I had not heard the term Wabi Sabi until recently, and my first thought was: Is it delicious?
Turns out Wabi Sabi is a Japanese term, but its definition was not what I was expecting when my mouth watered with thoughts of salmon and prawns, wasabi and sticky rice.
Turns out, loosely translated, “wabi” is elegant or rustic simplicity and “sabi” means the beauty of age and wear. An appreciation that imperfections can be beautiful by the very virtue of their uniqueness.
Hmmm, sounds like the image I see in the mirror everyday. That mole above my left eyebrow that has looked back at me since I was a child. Those more recent sunspots on my cheeks and hands…That slight overbite that I’ve never really liked, but my husband finds charming…
Leonard Koren, author of “Wabi-Sabi: for Artists, Designers, Poets & Philosophers,” penned this English definition: “Wabi sabi is the beauty of things imperfect, impermanent, and incomplete, the antithesis of our classical Western notion of beauty as something perfect, enduring, and monumental.“
As far as I’m concerned anything antithetical to our Western values of perfection must be something worth embracing.
Perfectionism is an insidious taskmaster because it always sets the bar just higher than it’s ever possible for us to reach, always dangling the carrot but never allowing us to rest and enjoy the crunchy treat, or the progress we’re making. Perfection likes to put blinders on us, refusing to allow us to appreciate the view along the way. It’s a frustrating, exhausting, thankless overlord, and what makes it worse is that we are willing subordinates to its whims.
One of my favourite new quotes is this: “You are allowed to be both a masterpiece and a work in progress, simultaneously.” – Sophia Bush
The perspective this has given me has come like a breath of fresh air. When I repeat it to myself I feel my shoulders drop, tension drains from my hands. It brings a smile to my face and gives me a jolt of energy that reminds me of my beloved caffeine. It gives me permission to appreciate what I’ve accomplished and anticipate where I might go in the future.

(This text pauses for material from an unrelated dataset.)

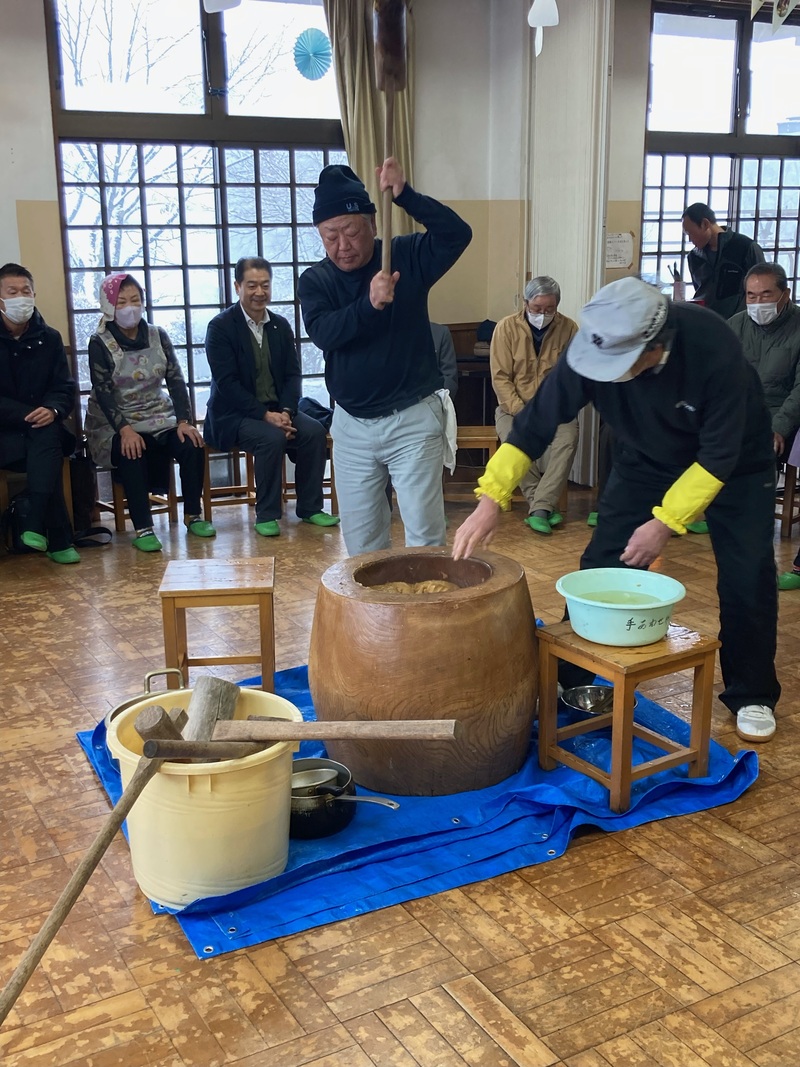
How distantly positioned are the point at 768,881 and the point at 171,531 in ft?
12.1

Wabi Sabi doesn’t mean that we should never work towards making things better. Humans – like everything else in the Universe – are incapable of staying stagnant, our world is ever-changing and so are we. But it does mean that we’re allowed to love things as they are, to appreciate them in the moment, to not drive ourselves to exhaustion striving for something that just isn’t possible.
Do we stop loving our children if they develop scars, or chronic illnesses? Do we give away our pets just because they’ve lost a tail in an accident? No, we recognize the fact that everything about them just adds to their absolute lovable uniqueness.

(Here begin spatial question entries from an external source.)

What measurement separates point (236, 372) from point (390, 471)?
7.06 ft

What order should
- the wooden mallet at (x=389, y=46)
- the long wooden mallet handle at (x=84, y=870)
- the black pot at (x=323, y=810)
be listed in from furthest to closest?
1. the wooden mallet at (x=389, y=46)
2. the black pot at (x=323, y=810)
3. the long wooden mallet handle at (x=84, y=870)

So, the next time you look in a mirror and find yourself wishing you had a magic wand to make all those perceived deficiencies disappear remember this: How would you recognize yourself, how would your loved ones spot you in a crowd, if you looked – and behaved – just like everyone else? There would be no joy in living in a world of perfect clones.
Wabi Sabi is freedom from the constant never-ending struggle to do better, to be better, to reach an unattainable perfection.
Wabi Sabi may not be sushi, but it sure seems delicious after all.